▶ WHAT THIS TASK INVOLVES: Beginning with the line where "flag of Smolensk Unisex V-Neck" appears, restate each line word for word until the data ends. Pictures do not go in.

Data excerpts
= Beginning of Section =

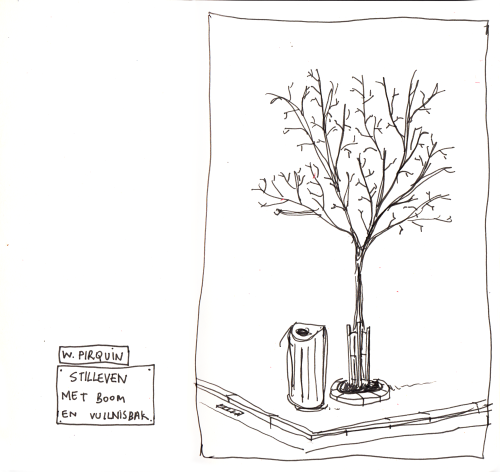 Still life with tree and waste bin.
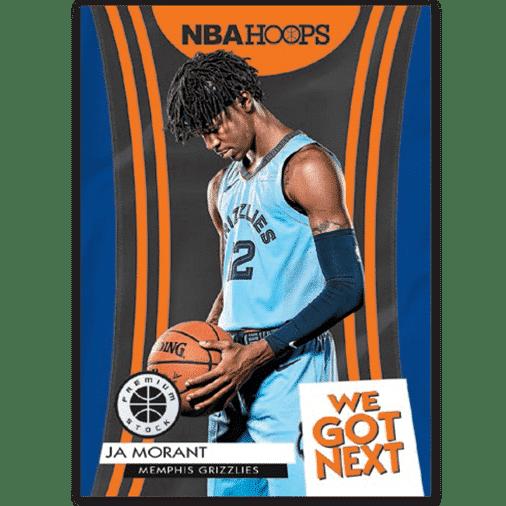 NBA Hoops Premium We Got Next Blue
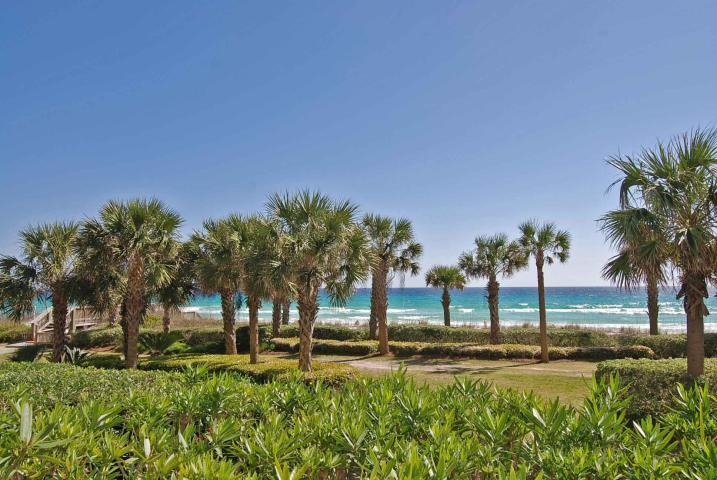 15200 EMERALD COAST PARKWAY UNIT 206 DESTIN FL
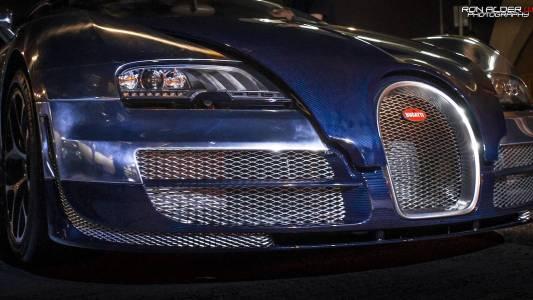 bugatti-veyron-9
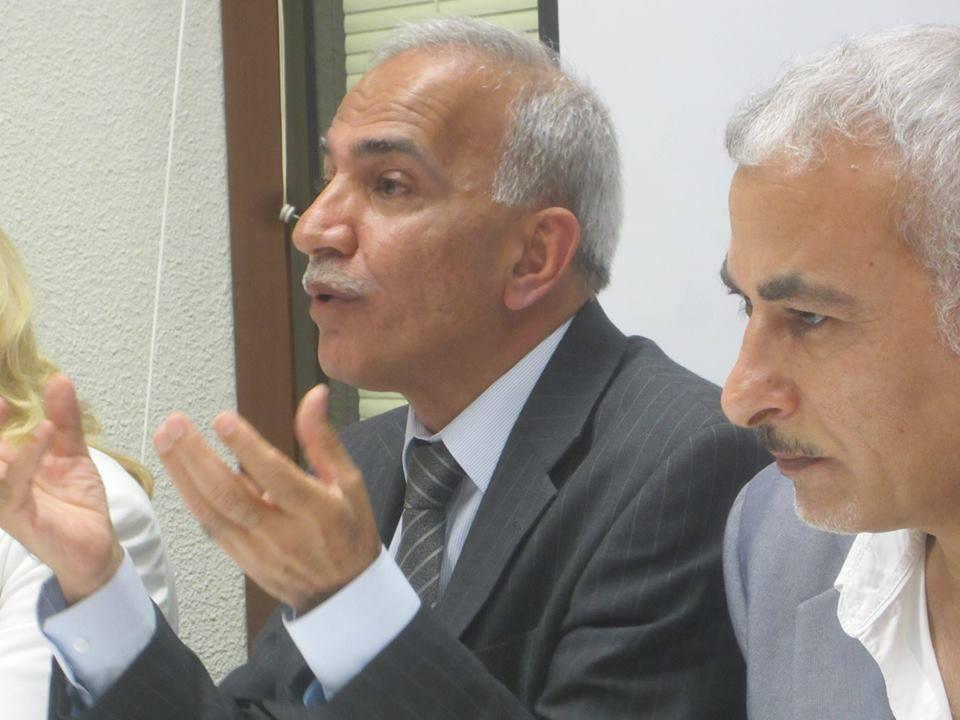 Nos visitó el gran poeta iraquí: Adnan AL-SAYEGH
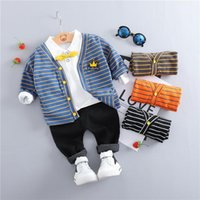 아기 소녀 소년 의류 어린이 스트라이프 코트 옷깃 T 셔츠 바지 유아 유아 아이 캐주얼 코트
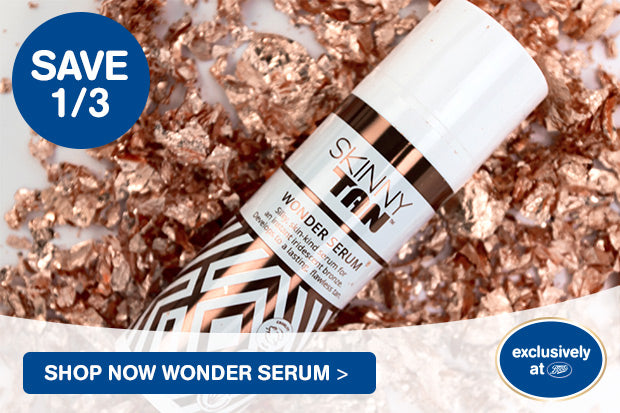 Save 1/3 Shop Now Wonder Serum - Exclusively at Boots
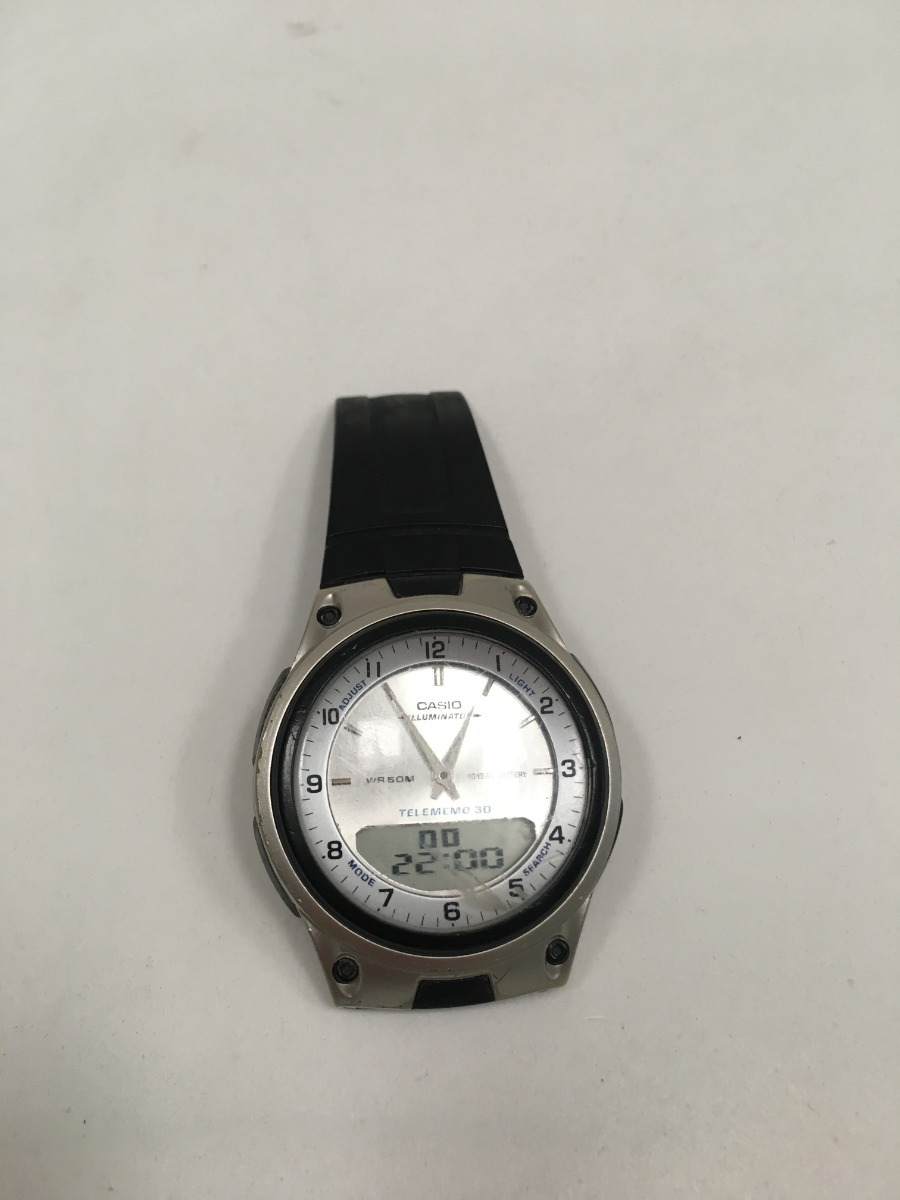 Casio Telememo Reloj 30 00 Mod2747detalle945 CxeEQrWdBo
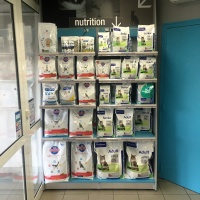 Meuble nutrition chat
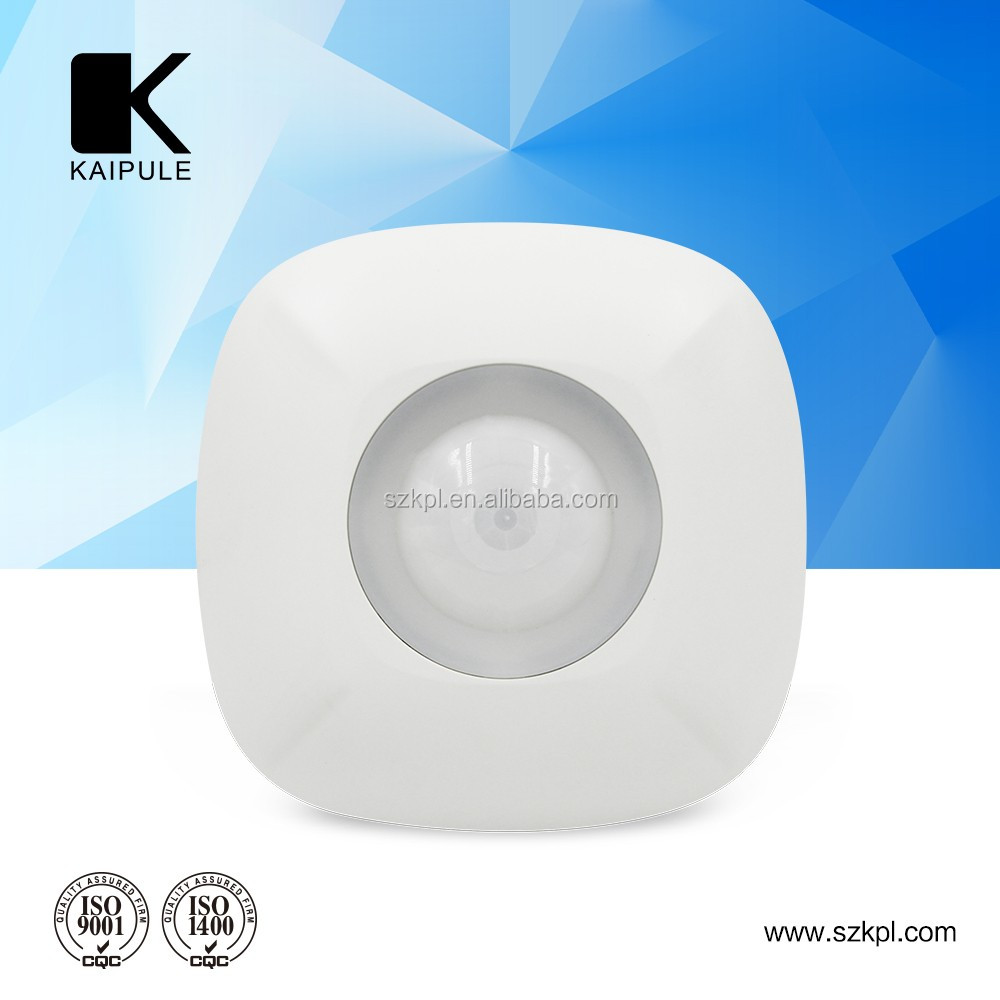 Smart Home PIR Motion Sensor, Intrusion Detector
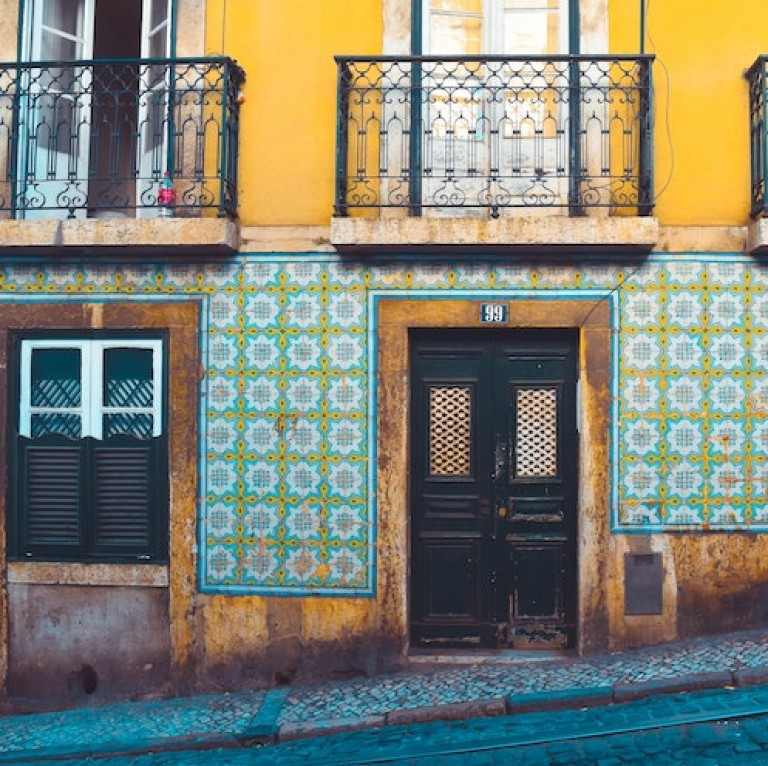 portugal_1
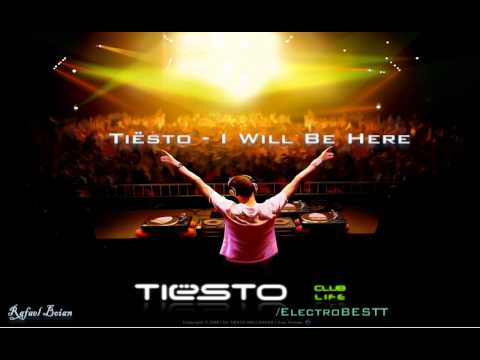 Tiesto & Sneaky Sound System - I Will Be Here (Radio EDIT)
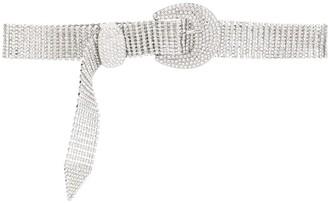 B-Low the Belt Crystal-Embellished Buckled Belt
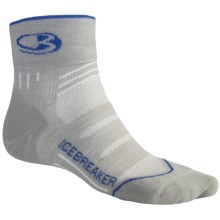 Icebreaker Bike Lite Mini Socks - Merino Wool, Quarter-Crew, Light Cushion (For Men) in B20 Silver/Royal/Silver - Closeouts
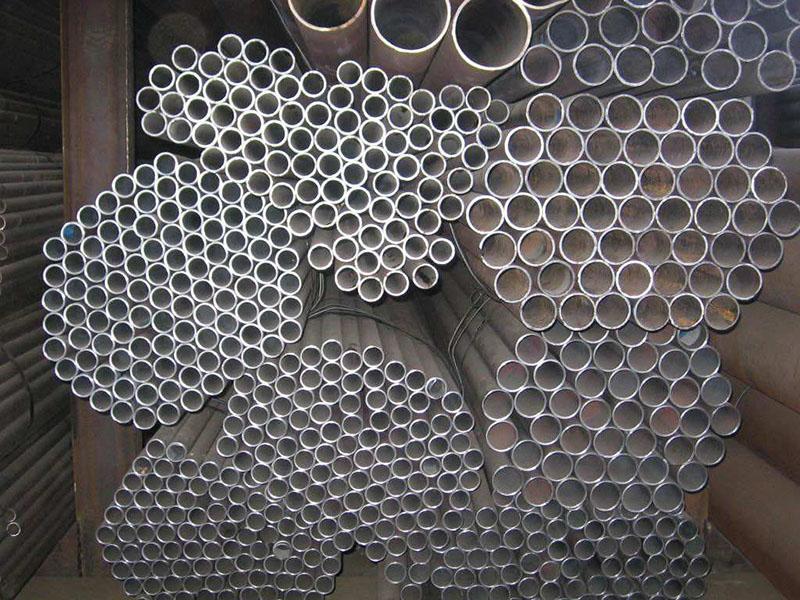 結構用無縫鋼管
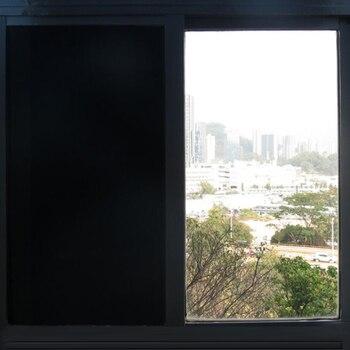 Sunice Opaque Black Decoration window Film Anti-UV proof solar tint Window Privacy Film home office window glass Stickers one  roll 1.52x30m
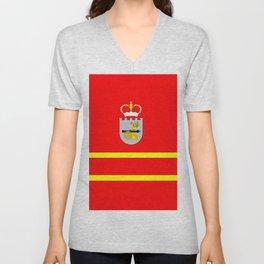 flag of Smolensk Unisex V-Neck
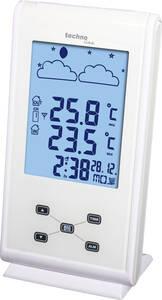 Wetterstation WS 9260 mit touch sensor und Magn...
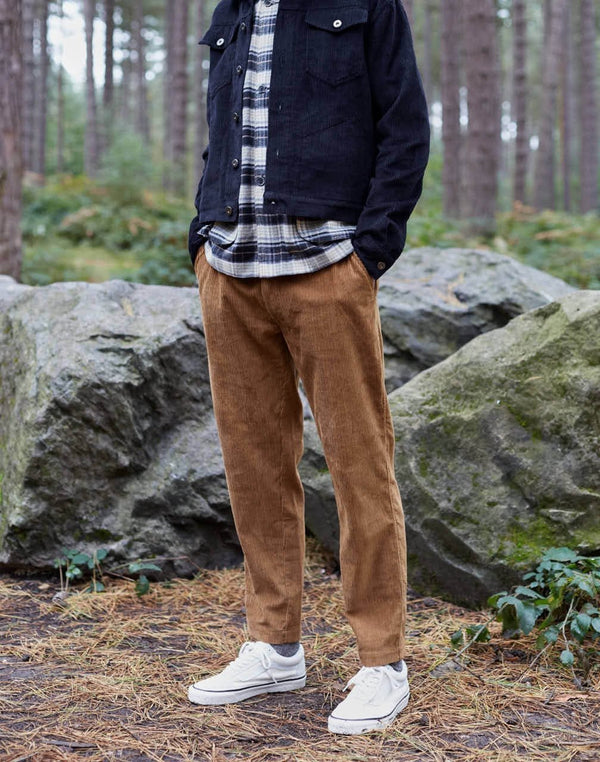 The Idle Man - Relaxed Cord Trouser Tan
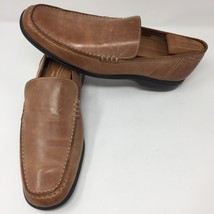 Cole Haan Mens Tan Leather Loafers Shoes Sz 12 M Air Soles Slip On Casual - $84.14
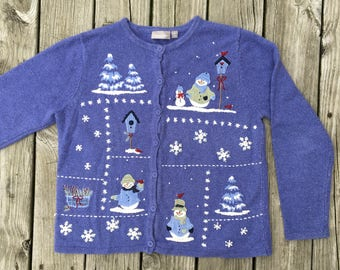 Vintage Ugly Christmas Holiday Sweater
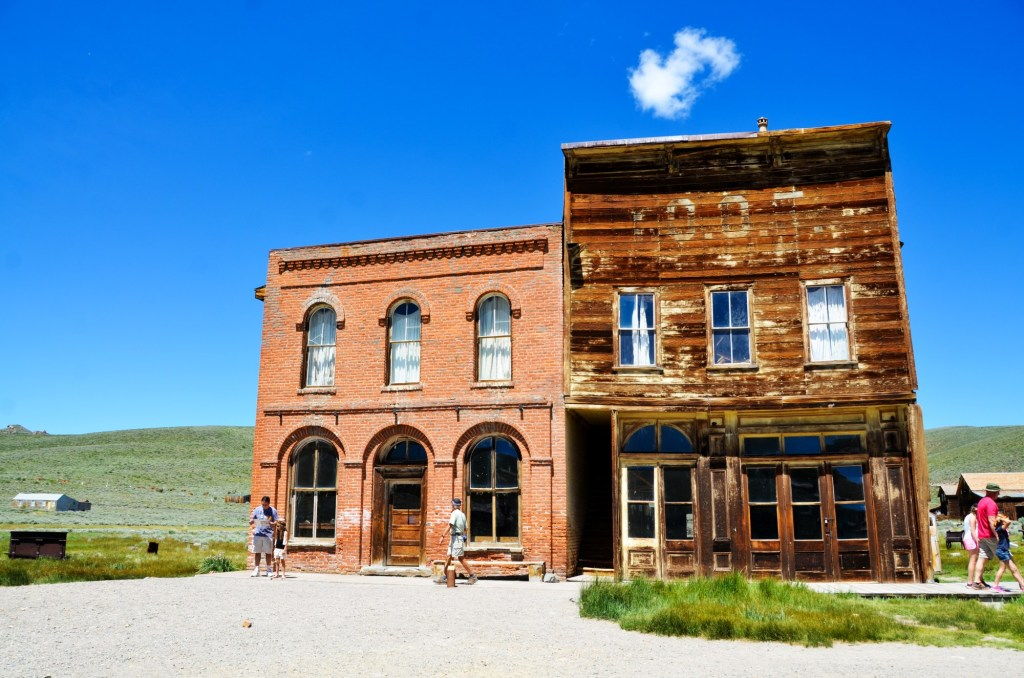 learning about history at Bodie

= End of Section =

▶ YOUR SOLUTION:
 flag of Smolensk Unisex V-Neck
 Wetterstation WS 9260 mit touch sensor und Magn...
 The Idle Man - Relaxed Cord Trouser Tan
 Cole Haan Mens Tan Leather Loafers Shoes Sz 12 M Air Soles Slip On Casual - $84.14
 Vintage Ugly Christmas Holiday Sweater
 learning about history at Bodie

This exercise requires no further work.